A SaaS backup solution provides cloud-to-cloud backup, extending data protection and accessibility best practices to the cloud. It can protect against data loss due to a host of reasons:

  • User error
  • External security breach
  • Service failures
  • Ransomware

Cloud-to-cloud backup offers businesses faster backup and recovery speeds, and much like the major benefits of Microsoft 365, cloud backups are available anywhere, at any time.

A SaaS backup solution not only protects your company’s critical data, but ensures quick recovery in the event of a catastrophic loss.

What Backup Tools Are Available for Microsoft 365 Users?

As more businesses turn to the flexibility, efficiency and power of cloud-based office services, it’s time to start thinking differently as the end-user.

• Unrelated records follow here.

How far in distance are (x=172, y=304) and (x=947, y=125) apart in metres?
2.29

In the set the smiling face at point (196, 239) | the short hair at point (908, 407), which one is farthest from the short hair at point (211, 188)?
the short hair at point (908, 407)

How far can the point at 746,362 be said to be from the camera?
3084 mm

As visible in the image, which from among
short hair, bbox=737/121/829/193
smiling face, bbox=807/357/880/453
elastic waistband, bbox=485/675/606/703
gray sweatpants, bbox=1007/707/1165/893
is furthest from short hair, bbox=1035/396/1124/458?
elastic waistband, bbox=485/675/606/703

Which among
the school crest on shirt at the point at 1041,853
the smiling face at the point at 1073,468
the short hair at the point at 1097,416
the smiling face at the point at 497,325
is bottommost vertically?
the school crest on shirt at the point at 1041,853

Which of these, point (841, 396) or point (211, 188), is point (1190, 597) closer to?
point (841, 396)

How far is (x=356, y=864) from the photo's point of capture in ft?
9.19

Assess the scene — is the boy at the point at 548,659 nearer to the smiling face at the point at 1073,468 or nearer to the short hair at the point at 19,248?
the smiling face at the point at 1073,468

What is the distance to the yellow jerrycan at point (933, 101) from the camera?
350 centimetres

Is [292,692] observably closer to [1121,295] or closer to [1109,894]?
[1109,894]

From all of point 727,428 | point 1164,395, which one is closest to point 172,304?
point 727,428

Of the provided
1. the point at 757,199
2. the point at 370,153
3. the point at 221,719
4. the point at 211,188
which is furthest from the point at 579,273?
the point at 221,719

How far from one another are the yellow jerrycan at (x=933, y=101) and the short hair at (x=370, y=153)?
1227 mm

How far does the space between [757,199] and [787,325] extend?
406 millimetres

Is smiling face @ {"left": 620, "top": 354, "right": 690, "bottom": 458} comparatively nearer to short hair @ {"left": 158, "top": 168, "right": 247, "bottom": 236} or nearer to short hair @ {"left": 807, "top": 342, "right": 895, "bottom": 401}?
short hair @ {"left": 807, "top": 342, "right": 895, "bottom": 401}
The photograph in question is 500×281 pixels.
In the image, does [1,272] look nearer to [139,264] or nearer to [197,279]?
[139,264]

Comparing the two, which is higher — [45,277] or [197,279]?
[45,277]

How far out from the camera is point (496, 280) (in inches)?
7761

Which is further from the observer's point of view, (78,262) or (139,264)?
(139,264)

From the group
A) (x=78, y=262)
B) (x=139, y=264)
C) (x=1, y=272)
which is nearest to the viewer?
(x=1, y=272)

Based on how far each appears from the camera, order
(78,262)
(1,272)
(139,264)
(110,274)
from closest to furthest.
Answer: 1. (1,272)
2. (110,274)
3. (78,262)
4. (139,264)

In addition to ensuring your Microsoft 365 administrator is properly set-up to keep your company’s information available and secure, you must realize that backing up your data is a shared responsibility.

Instead of asking yourself: How secure is my cloud-based office service? Ask: How can I securely use my cloud-based office service?

That means developing and implementing a reliable data backup and recovery strategy that goes beyond native functionality within Office 365.

Preparing for the worst to happen before it happens is good business. Relying on a third-party SaaS backup solution is smart business.

Data loss can occur for a number of reasons:

  • Accidental deletion
  • Departing employee
  • Ransomware or other hacking schemes
  • Malicious insider
  • Rogue applications
  • Provider’s outage

The best way to protect from any of these common causes is to adopt an independent backup solution. Backupify is a simple, cost-effective, automated and secure solution that mitigates personal and company risk in the cloud.

Backupify for Microsoft 365 ensures:

  • Microsoft 365 users and sites backed up three times a day
  • Unlimited storage
  • Captures snapshots of each users’ Microsoft Exchange online, Teams, OneDrive, SharePoint Online, Calendar, and Contacts
  • New user detection; Backup and automatic archiving of departing employees
  • Manage backups, restores, and exports easily via web UI
  • Built-in data encryption at rest and in transit; Core audit logs
  • Non-destructive restore, export capabilities
  • Restore files, sites, email, calendar directly into the live environment

With Backupify for Microsoft 365, your company will know there is a secure and reliable backup and restore solution in place, as your team takes advantage of the power and flexibility of working successfully in the cloud.